• PROVIDED DATA:

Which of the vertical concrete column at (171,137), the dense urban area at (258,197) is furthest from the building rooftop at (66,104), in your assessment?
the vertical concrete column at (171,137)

--

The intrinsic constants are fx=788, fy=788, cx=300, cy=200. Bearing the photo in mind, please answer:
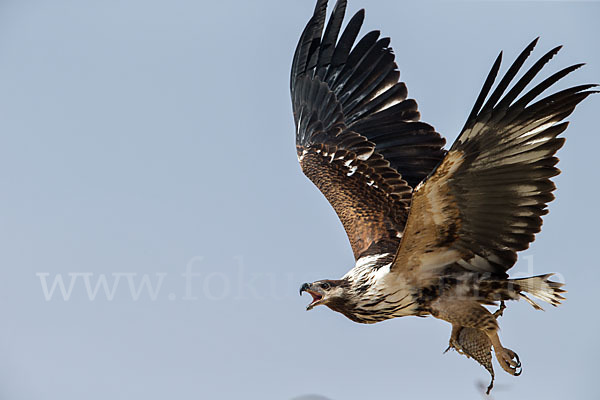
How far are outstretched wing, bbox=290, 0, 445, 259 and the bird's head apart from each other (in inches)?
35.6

--

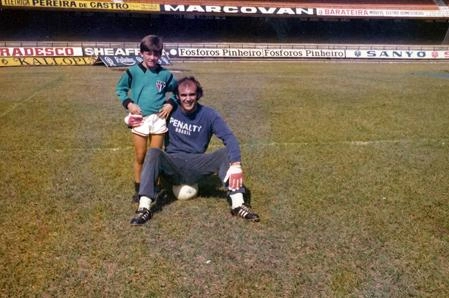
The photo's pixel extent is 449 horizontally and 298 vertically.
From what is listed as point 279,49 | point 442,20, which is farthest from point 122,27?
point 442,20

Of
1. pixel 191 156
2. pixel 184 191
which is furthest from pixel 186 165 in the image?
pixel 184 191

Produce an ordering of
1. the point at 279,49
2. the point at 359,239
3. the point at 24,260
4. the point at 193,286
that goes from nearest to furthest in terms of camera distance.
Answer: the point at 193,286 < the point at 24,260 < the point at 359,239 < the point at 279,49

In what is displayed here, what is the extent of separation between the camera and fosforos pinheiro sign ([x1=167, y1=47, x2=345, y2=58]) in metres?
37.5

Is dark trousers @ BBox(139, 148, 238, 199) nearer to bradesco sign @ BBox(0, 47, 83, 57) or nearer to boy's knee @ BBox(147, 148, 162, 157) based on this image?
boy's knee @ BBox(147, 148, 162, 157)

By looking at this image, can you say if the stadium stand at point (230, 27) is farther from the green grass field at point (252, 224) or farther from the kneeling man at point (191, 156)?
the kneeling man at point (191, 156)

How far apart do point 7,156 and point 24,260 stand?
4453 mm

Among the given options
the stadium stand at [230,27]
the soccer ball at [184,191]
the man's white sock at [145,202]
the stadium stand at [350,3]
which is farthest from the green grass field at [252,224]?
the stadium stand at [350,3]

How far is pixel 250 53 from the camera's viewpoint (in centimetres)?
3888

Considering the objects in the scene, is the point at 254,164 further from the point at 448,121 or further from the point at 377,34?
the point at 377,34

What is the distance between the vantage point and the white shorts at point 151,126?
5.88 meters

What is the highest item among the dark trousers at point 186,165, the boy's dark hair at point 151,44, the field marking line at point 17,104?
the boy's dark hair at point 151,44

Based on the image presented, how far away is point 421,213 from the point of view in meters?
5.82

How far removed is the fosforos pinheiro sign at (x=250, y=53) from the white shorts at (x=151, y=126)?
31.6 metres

• REQUIREMENT: Extract each line from the rows above that contains the string "between".

• RESULT OF THE EXERCISE:
In what is displayed here, what is the extent of separation between the camera and fosforos pinheiro sign ([x1=167, y1=47, x2=345, y2=58]) in metres?
What is the distance between the vantage point and the white shorts at point 151,126?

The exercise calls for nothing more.